§ **Source extract**:
India has allowed regular international commercial flights to resume flying to the country for the first time in over two years, the country's Ministry of Tourism announced on Sunday. International commercial passenger flights could begin again on March 27, according to the ministry, after the country initially suspended them on March 23, 2020.
Shri Rajeev Mehra, the president of the Indian Association of Tour Operators, said in the statement the flight options would increase tourist traffic to India. The resumption of commercial flights comes months after India issued tourist visas to foreigners who arrived on a charter flight, the ministry noted.
All travelers to India must show either proof of vaccination or proof of a negative COVID-19 PCR test taken within 72 hours of their trip, according to the Ministry of Health and Family Welfare. Travelers must also complete a self-declaration form online before traveling. India has seen a dramatic drop in COVID-19 cases since January, Reuters reported, and an even more dramatic drop since the spring of 2021 when the delta variant first emerged there.
The country has vaccinated just over 60.6% of its population, according to Johns Hopkins' Coronavirus Resource Center. On Monday, the Centers for Disease Control and Prevention lowered India to a "Level 1" travel warning, showing a "low" level of COVID-19 transmission in the country. The agency still recommends travelers "Make sure you are vaccinated and up to date with your COVID-19 vaccines before traveling to India."

[Scene geometry reasoning entries]
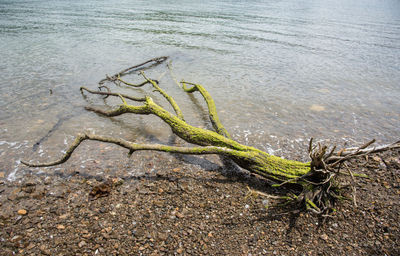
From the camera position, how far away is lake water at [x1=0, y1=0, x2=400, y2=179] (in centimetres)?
577

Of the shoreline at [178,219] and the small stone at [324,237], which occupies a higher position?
the small stone at [324,237]

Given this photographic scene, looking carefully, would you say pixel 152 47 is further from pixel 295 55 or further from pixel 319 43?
pixel 319 43

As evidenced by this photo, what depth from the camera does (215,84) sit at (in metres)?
9.13

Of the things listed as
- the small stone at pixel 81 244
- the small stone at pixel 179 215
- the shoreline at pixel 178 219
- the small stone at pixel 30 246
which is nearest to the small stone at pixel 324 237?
the shoreline at pixel 178 219

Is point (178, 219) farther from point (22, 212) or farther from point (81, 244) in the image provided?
point (22, 212)

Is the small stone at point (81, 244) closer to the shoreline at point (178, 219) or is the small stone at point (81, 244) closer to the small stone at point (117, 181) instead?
the shoreline at point (178, 219)

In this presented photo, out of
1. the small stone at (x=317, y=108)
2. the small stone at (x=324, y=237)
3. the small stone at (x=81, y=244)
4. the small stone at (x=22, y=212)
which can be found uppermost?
the small stone at (x=317, y=108)

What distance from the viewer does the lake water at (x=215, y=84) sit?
18.9 ft

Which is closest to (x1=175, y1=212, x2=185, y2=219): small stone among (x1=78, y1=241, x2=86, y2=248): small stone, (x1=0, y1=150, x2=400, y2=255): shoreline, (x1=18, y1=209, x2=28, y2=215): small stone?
(x1=0, y1=150, x2=400, y2=255): shoreline

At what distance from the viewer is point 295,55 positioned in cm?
1289

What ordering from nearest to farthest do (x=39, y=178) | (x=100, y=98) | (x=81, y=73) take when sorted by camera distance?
1. (x=39, y=178)
2. (x=100, y=98)
3. (x=81, y=73)

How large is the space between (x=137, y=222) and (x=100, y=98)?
5.84 m

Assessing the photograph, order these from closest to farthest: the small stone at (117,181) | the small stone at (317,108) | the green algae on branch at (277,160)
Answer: the green algae on branch at (277,160) < the small stone at (117,181) < the small stone at (317,108)

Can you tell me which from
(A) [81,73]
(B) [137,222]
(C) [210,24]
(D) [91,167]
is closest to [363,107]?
(B) [137,222]
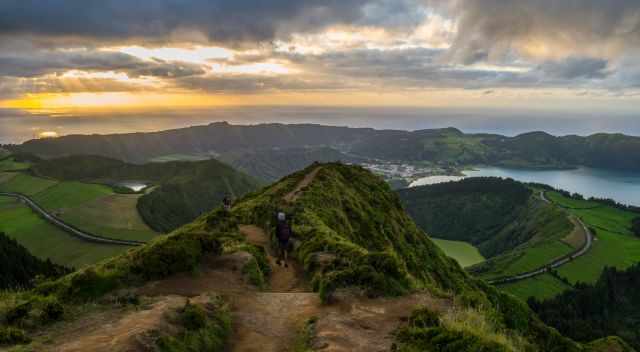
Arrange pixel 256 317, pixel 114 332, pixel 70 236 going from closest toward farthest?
1. pixel 114 332
2. pixel 256 317
3. pixel 70 236

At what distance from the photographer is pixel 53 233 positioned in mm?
171375

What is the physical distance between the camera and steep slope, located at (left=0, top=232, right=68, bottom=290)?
93.8 metres

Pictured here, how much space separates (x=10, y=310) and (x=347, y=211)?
157 feet

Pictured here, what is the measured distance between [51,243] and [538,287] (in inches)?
7793

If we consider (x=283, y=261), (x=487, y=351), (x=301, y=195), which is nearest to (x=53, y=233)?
(x=301, y=195)

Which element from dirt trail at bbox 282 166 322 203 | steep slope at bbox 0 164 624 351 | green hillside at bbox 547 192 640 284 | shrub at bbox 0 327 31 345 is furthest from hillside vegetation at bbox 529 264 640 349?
shrub at bbox 0 327 31 345

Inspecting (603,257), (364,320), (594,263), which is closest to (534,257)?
(594,263)

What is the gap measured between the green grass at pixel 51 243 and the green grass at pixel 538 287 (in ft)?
494

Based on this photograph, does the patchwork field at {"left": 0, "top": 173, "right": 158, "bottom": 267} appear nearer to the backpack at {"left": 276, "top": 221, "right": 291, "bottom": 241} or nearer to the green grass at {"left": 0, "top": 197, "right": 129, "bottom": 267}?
the green grass at {"left": 0, "top": 197, "right": 129, "bottom": 267}

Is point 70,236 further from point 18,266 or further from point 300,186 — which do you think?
point 300,186

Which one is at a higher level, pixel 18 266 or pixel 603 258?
pixel 18 266

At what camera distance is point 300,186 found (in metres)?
65.8

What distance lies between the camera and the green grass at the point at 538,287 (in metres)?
139

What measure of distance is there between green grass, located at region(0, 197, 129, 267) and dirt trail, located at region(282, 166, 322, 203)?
351 feet
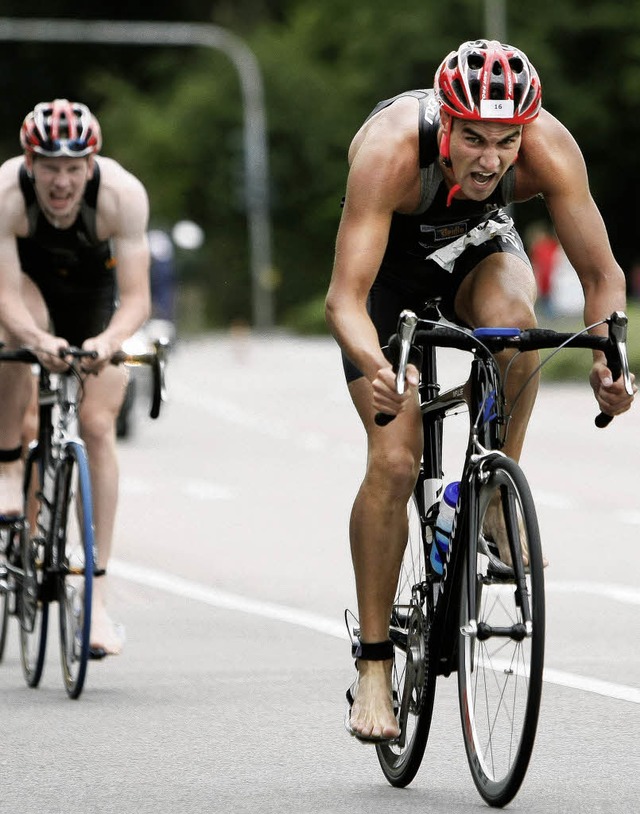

§ **What the task requires**:
Copy the India flights article beginning at the words "Shri Rajeev Mehra, the" and stopping after "first emerged there.", swapping in "health declaration form" wherever "self-declaration form" appears. The entries aren't needed for anything here.

§ **Finished task**:
Shri Rajeev Mehra, the president of the Indian Association of Tour Operators, said in the statement the flight options would increase tourist traffic to India. The resumption of commercial flights comes months after India issued tourist visas to foreigners who arrived on a charter flight, the ministry noted.
All travelers to India must show either proof of vaccination or proof of a negative COVID-19 PCR test taken within 72 hours of their trip, according to the Ministry of Health and Family Welfare. Travelers must also complete a health declaration form online before traveling. India has seen a dramatic drop in COVID-19 cases since January, Reuters reported, and an even more dramatic drop since the spring of 2021 when the delta variant first emerged there.